##### Provided text

I have a rather unorthodox solution to this:

Posted: Thu Dec 18, 2003 8:28 pm Post subject: Russia Inequality (Russia 1195) If x, y > 0, prove that x/(x^4 + y^2) + y/(y^4 + x^2) <= 1/(xy)

I think I've seen this before though... was it from MOP 2002 ? Because I might have seen it in one of the problem sets there...

Thanks for the solutions. Quote: I think I've seen this before though... was it from MOP 2002 ? Like I said, its in Kedlaya's MOP notes, and so I guess they have been used at MOP before.

Yet an other solution : x^4 + y >= x^3y + xy = xy(x+1) (rearrangement or (x^3-y)(x-y)>= 0) So ineq becomes x/(x+1) + y/(y+1) <= 1 which is true (x+1 >= 2x).

belenos wrote: Yet an other solution : x^4 + y >= x^3y + xy = xy(x+1) (rearrangement or (x^3-y)(x-y)>= 0) So ineq becomes x/(x+1) + y/(y+1) <= 1 which is true (x+1 >= 2x). Except the first part isnt quite right... take x = 2; y = 3 ; then LHS = 16 + 9 = 25 RHS = 24 + 6 = 30 and LHS < RHS . => <= (Rearrangement only works when x and y (or w/e variables are in the inequality) are symmetric with one another. Since its x^4 + y^2, swapping x and y does NOT give you the same value so its not symmetric. Furthermore, in order to get the contradiction case, you wrote (x^3-y)(x-y) >= 0. Thats also not true, since its easy to get a case where x^3 > y and x < y. (like 2, 3) ) Good try though

Nukular wrote: Except the first part isnt quite right... Oooops :cry: You're right.

##########

(Set tasks)
**A)** Answer these questions from the inequality thread:
(i) In whose MOP notes does one poster say the problem appears?
(ii) Which values of x and y are used to show that the first step of the alternative solution is wrong?
(iii) On what date was the problem statement posted?
**B)** According to the inequality thread, why can't rearrangement be used for the first step of the alternative solution?
**C)** Output the stretch of the inequality thread from "I have a rather" through "problem sets there...".
The listing is not needed for this work.

##### Dataset records

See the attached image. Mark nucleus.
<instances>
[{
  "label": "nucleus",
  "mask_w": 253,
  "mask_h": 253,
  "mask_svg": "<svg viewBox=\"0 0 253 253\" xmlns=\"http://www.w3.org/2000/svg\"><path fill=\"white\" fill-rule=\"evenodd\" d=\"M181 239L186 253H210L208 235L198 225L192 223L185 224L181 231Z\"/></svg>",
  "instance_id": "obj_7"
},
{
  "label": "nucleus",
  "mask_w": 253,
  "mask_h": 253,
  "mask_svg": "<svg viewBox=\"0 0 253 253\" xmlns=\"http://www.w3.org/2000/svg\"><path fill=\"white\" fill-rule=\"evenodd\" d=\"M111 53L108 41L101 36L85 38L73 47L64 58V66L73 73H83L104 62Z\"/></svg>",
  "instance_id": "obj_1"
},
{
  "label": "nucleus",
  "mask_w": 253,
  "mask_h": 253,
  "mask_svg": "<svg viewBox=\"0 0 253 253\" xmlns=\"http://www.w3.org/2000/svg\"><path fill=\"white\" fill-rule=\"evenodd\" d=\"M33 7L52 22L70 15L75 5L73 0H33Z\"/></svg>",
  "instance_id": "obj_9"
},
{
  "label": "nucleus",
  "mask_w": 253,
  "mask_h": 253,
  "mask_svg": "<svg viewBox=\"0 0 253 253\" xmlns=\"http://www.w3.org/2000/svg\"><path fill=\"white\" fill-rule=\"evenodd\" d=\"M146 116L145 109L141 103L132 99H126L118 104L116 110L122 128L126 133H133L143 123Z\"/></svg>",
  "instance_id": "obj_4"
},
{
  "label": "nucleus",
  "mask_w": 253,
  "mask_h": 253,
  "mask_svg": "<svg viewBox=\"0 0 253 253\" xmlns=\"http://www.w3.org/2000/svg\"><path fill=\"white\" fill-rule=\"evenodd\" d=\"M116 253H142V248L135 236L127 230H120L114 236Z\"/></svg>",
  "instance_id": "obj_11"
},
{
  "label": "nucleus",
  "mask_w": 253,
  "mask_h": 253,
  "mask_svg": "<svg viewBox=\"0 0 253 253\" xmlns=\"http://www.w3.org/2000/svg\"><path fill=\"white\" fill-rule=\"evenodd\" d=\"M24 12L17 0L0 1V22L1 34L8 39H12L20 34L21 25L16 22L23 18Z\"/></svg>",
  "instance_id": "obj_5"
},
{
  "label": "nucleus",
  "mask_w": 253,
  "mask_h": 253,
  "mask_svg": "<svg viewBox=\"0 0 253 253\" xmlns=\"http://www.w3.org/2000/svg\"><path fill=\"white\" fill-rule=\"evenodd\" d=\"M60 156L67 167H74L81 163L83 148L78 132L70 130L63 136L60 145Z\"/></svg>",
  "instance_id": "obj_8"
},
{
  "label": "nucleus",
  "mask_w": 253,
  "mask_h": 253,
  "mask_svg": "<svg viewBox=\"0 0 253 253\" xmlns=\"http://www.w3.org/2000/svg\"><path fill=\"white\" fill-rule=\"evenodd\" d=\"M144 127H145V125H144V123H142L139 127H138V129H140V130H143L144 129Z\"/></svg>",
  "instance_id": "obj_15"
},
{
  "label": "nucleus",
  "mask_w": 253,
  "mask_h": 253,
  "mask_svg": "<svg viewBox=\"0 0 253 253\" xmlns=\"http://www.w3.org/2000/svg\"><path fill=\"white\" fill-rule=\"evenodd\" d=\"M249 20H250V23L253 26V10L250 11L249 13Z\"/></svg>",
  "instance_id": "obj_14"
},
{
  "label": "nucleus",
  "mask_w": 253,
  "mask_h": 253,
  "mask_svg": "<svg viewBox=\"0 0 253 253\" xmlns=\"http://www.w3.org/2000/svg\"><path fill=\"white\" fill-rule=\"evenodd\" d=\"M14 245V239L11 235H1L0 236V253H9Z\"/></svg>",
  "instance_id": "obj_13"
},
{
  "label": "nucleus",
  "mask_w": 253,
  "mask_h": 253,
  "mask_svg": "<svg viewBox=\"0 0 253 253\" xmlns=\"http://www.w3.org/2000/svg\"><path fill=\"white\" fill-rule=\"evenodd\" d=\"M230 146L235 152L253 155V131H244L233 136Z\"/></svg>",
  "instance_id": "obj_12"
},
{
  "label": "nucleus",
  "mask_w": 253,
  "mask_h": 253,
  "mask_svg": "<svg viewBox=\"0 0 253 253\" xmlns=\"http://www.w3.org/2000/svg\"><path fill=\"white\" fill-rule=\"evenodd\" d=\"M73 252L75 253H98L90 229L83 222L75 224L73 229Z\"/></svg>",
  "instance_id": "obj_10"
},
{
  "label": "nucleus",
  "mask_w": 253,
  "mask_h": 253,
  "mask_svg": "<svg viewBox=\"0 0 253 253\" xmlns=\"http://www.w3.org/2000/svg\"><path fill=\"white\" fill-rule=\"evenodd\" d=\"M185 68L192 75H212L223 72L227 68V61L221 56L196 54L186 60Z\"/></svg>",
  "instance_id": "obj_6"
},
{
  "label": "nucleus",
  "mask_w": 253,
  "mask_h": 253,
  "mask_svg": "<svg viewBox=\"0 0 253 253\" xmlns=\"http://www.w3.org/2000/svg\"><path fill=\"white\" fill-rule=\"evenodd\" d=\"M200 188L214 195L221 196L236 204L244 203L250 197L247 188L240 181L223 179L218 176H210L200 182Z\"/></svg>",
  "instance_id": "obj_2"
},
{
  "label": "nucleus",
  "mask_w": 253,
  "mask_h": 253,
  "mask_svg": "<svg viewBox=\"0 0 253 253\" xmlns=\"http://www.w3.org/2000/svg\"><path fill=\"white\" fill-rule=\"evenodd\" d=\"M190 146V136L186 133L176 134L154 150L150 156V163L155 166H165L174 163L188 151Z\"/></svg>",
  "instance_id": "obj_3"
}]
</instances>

##########

(Final results)
**A)**
(i) Kedlaya's
(ii) x = 2 and y = 3
(iii) Thu Dec 18, 2003

**B)** Rearrangement only works when the variables in the inequality are symmetric with one another. The expression is x^4 + y^2, and swapping x and y does not give the same value, so it isn't symmetric.

**C)**
I have a rather unorthodox solution to this:

Posted: Thu Dec 18, 2003 8:28 pm Post subject: Russia Inequality (Russia 1195) If x, y > 0, prove that x/(x^4 + y^2) + y/(y^4 + x^2) <= 1/(xy)

I think I've seen this before though... was it from MOP 2002 ? Because I might have seen it in one of the problem sets there...